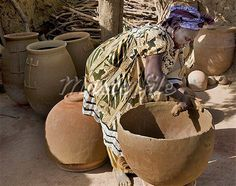 http://www.veniceclayartists.com/wp-content/uploads/2015/02/female-potter-making-large-clay-pots-at-the-village-of-Kalabougou.jpg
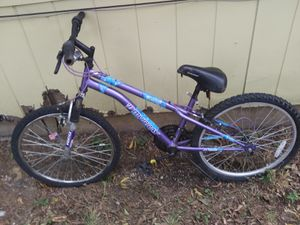 Getting rid of bike to get a newer mountain bike for Sale in Fort Worth, TX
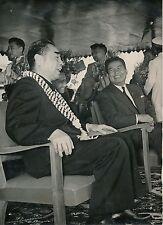 Visite au Cambodge c. 1955 - Chou En Lai Chine Prince Norodom Sihanouk - PR 280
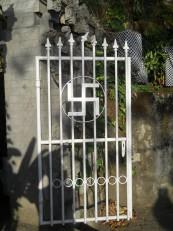 Senggigi : L'entrée du temple, avec le symbole « svastika » qui représente ici l'éternité et le dieu Ganesh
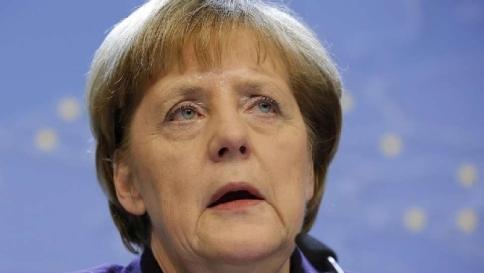 """Merkel a Davos promuove Renzi: """"Finalmente riforme anche in Italia"""""""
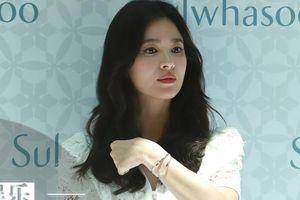 Song Joong Ki gầy gò trong tiệc liên hoan phim mới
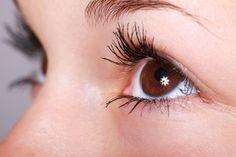Exames nos olhos podem detectar diversos tipos de doenças, não apenas problemas oculares. Saiba mais sobre exames oculares preventivos.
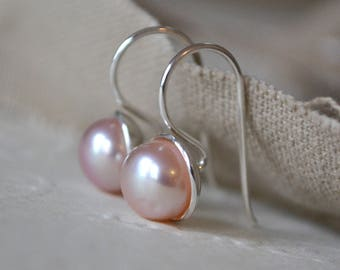 Pearl Earrings. Sterling Silver & Pink Pearl Earrings. Pearl Hook Earrings. Pearl Drop Earrings. Gift for Her. Modern Pearls.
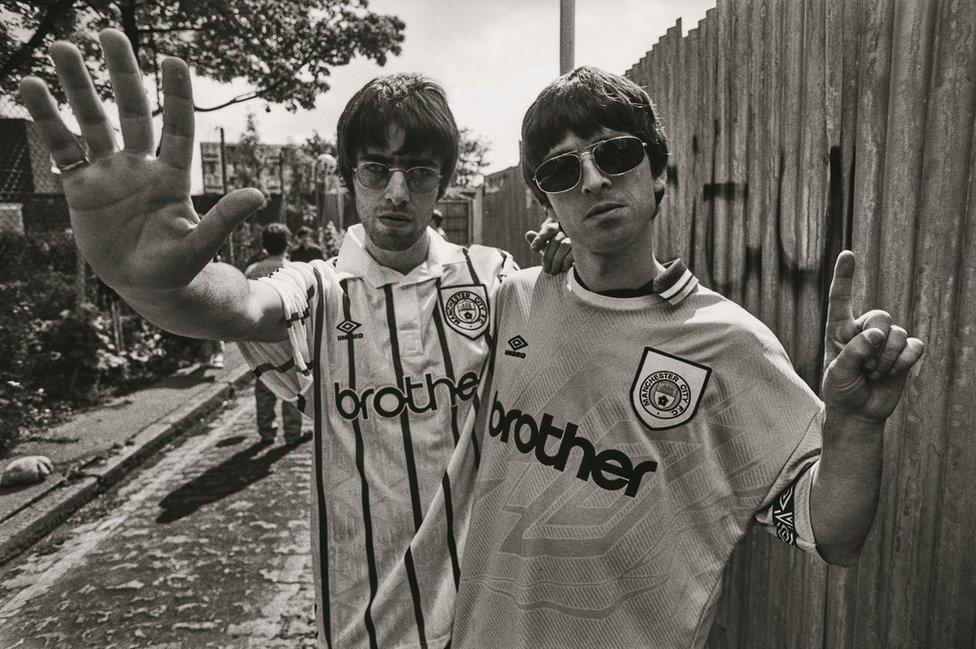 Britpop: Photographer Kevin Cummins revisits the 90s - BBC ...
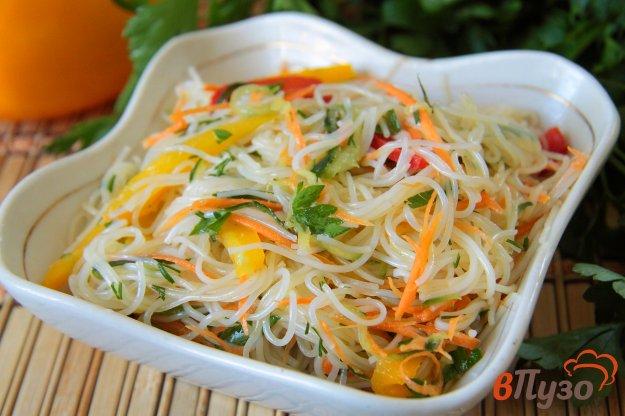 фото рецепта: Салат из фунчозы с огурцом, морковью и болгарским перцем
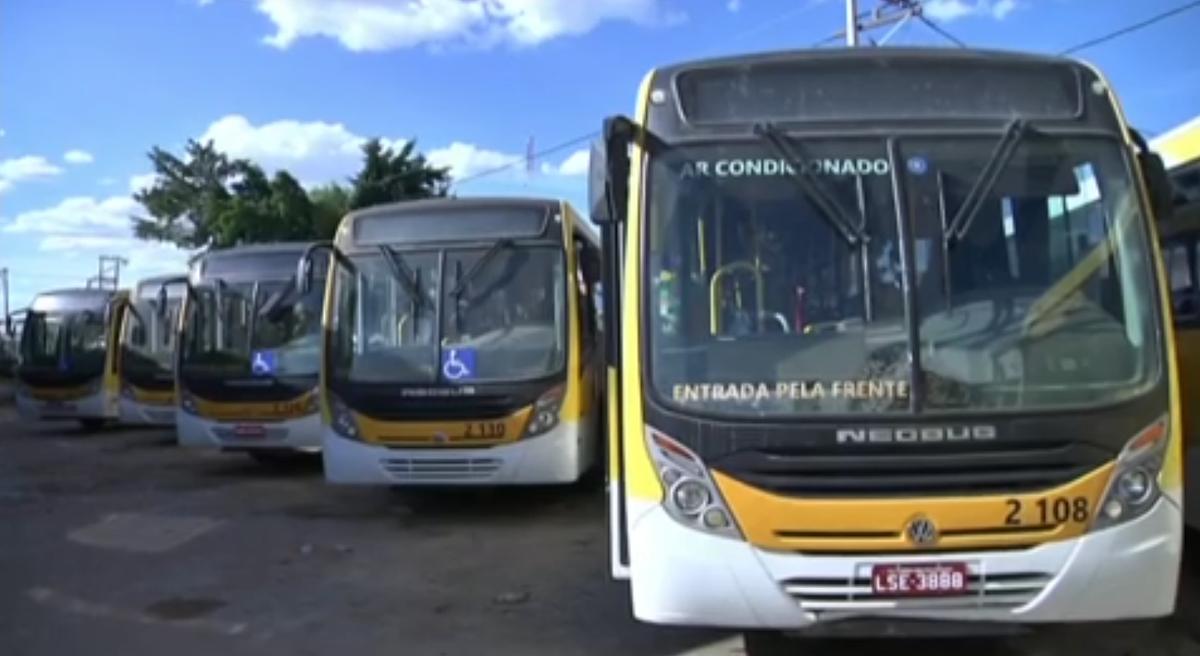 Rodoviários de empresa de ônibus de Campos, RJ, mantêm greve e exigem pagamentos atrasados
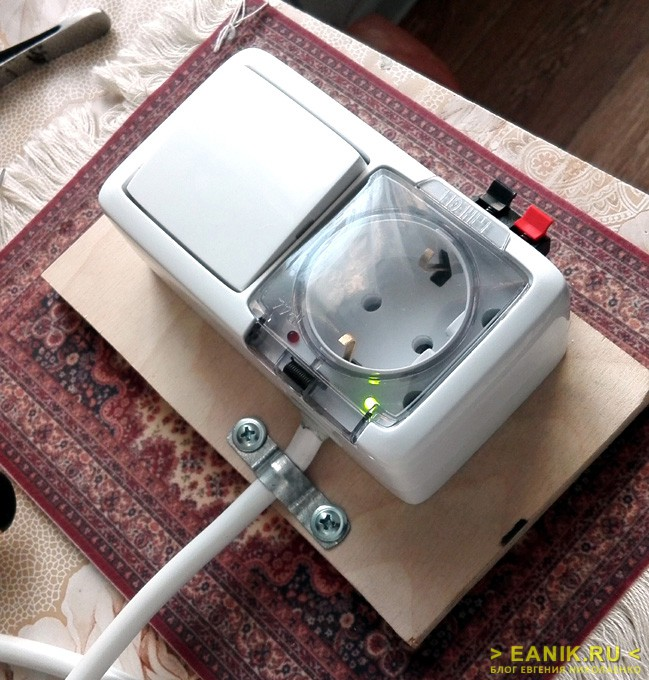 Фиксация входного кабеля металлической скобой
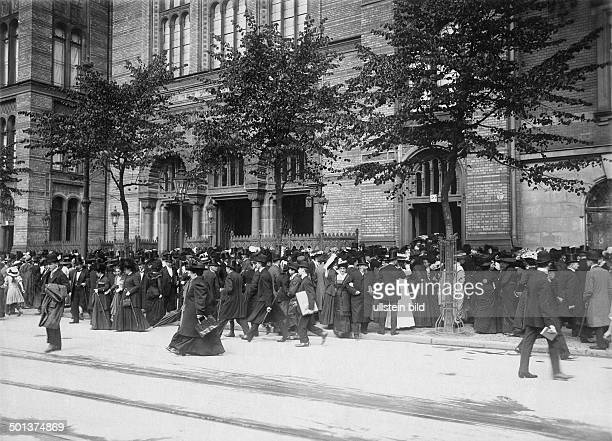 Oranienburger Strasse New Synagogue people standing outside the synagogue after the mess undated probably around 1910 Photographer Haeckel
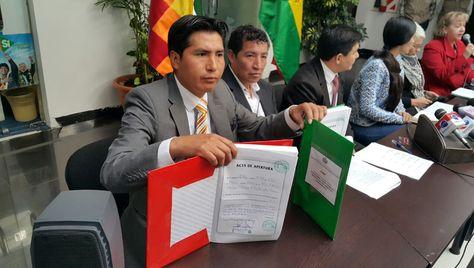 Un funcionario de la Asamblea muestra los cuadernos notariados en los que se inscribirán las postulaciones a cargos judiciales.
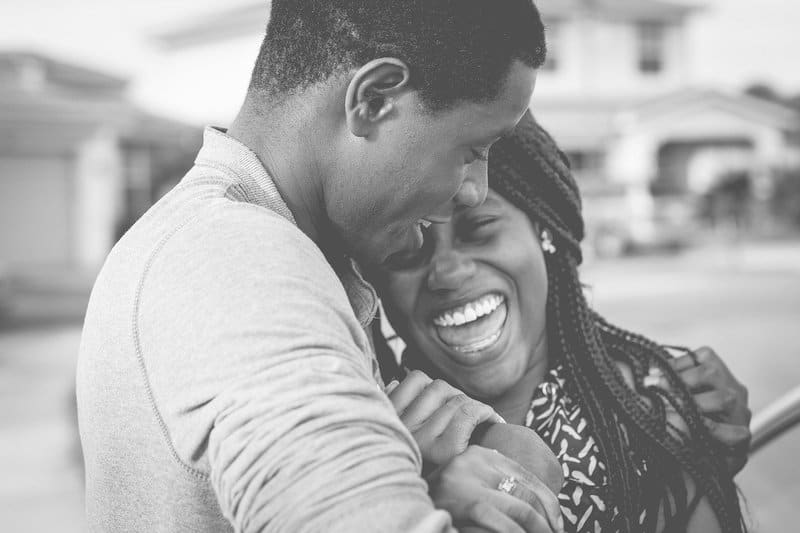 Das schwarze Paar umarmte sich lachend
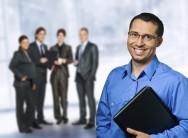 Corretores de imóveis: dicas sobre a habilitação e o comportamento profissional
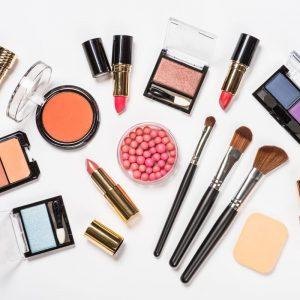 Dlaczego warto kupować kosmetyki w hurtowniach kosmetycznych?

TO DO: Without the pictures, return each entry exactly as given.

ANSWER SECTION:
 http://www.veniceclayartists.com/wp-content/uploads/2015/02/female-potter-making-large-clay-pots-at-the-village-of-Kalabougou.jpg
 Getting rid of bike to get a newer mountain bike for Sale in Fort Worth, TX
 Visite au Cambodge c. 1955 - Chou En Lai Chine Prince Norodom Sihanouk - PR 280
 Senggigi : L'entrée du temple, avec le symbole « svastika » qui représente ici l'éternité et le dieu Ganesh
 """Merkel a Davos promuove Renzi: """"Finalmente riforme anche in Italia"""""""
 Song Joong Ki gầy gò trong tiệc liên hoan phim mới
Exames nos olhos podem detectar diversos tipos de doenças, não apenas problemas oculares. Saiba mais sobre exames oculares preventivos.
 Pearl Earrings. Sterling Silver & Pink Pearl Earrings. Pearl Hook Earrings. Pearl Drop Earrings. Gift for Her. Modern Pearls.
 Britpop: Photographer Kevin Cummins revisits the 90s - BBC ...
 фото рецепта: Салат из фунчозы с огурцом, морковью и болгарским перцем
 Rodoviários de empresa de ônibus de Campos, RJ, mantêm greve e exigem pagamentos atrasados
 Фиксация входного кабеля металлической скобой
 Oranienburger Strasse New Synagogue people standing outside the synagogue after the mess undated probably around 1910 Photographer Haeckel
 Un funcionario de la Asamblea muestra los cuadernos notariados en los que se inscribirán las postulaciones a cargos judiciales.
 Das schwarze Paar umarmte sich lachend
 Corretores de imóveis: dicas sobre a habilitação e o comportamento profissional
 Dlaczego warto kupować kosmetyki w hurtowniach kosmetycznych?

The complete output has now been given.